The Holbrooke-led campaign against Eide drew support last week from the International Crisis Group. In a report on Afghanistan's "crisis of governance" on Wednesday, the independent organisation recommended Eide's resignation "since he has lost the confidence of many on his staff and the necessary trust of many parts of the Afghan polity".

Eide's term ends in March and some European countries have suggested he could be replaced then by a "super-envoy", perhaps combining the UN post with a Nato civilian role.

The former Lib Dem leader Paddy Ashdown was initially approached for such a job in early 2008 but his appointment was blocked by Karzai. The appointment of Ashdown or another leading British figure in such a powerful role is still seen in Kabul and some capitals as problematic because of Britain's imperial history.

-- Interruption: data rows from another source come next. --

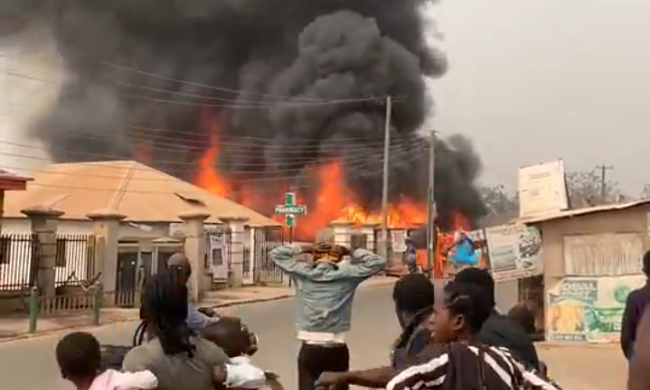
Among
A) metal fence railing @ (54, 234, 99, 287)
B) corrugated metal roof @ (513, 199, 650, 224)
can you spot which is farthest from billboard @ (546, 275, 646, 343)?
metal fence railing @ (54, 234, 99, 287)

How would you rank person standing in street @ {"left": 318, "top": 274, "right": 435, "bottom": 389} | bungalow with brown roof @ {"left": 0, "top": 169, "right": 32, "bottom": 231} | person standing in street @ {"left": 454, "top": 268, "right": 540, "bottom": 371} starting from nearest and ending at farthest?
A: person standing in street @ {"left": 318, "top": 274, "right": 435, "bottom": 389}
person standing in street @ {"left": 454, "top": 268, "right": 540, "bottom": 371}
bungalow with brown roof @ {"left": 0, "top": 169, "right": 32, "bottom": 231}

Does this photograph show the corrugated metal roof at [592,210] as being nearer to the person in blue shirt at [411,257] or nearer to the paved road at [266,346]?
the paved road at [266,346]

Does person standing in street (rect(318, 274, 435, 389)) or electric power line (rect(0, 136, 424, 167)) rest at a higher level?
electric power line (rect(0, 136, 424, 167))

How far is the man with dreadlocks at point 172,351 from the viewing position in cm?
282

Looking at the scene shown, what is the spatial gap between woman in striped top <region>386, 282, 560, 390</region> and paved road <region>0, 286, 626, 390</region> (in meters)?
6.78

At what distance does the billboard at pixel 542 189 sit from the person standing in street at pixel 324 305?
998 cm

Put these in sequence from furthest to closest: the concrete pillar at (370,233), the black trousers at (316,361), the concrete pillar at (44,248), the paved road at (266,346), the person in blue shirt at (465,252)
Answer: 1. the concrete pillar at (370,233)
2. the person in blue shirt at (465,252)
3. the concrete pillar at (44,248)
4. the paved road at (266,346)
5. the black trousers at (316,361)

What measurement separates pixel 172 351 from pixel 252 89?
1677 inches

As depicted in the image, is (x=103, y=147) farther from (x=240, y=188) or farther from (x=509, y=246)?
(x=509, y=246)

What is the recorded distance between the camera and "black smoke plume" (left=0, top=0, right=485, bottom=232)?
43.7m

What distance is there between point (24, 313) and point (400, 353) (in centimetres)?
1475

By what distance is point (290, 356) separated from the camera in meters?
11.7

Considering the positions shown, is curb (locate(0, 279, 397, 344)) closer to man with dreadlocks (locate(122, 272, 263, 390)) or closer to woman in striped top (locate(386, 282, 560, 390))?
man with dreadlocks (locate(122, 272, 263, 390))

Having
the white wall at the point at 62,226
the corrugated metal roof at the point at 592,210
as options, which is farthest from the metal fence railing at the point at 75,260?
the corrugated metal roof at the point at 592,210
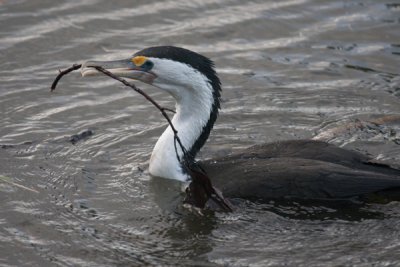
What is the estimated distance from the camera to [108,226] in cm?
812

Another name mentioned as a possible international high representative is the current US ambassador in Kabul, Karl Eikenberry, but he has recently clashed with the American Nato commander in Afghanistan, General Stanley McChrystal, over whether Washington should send more troops.

Nick Horne, a former UN official in Afghanistan who resigned at the end of October over the failure to achieve political reform, said the new international representative "would have to be someone of international stature".

"He has to have the full support of the international community, and the confidence of the Afghan people", Horne said.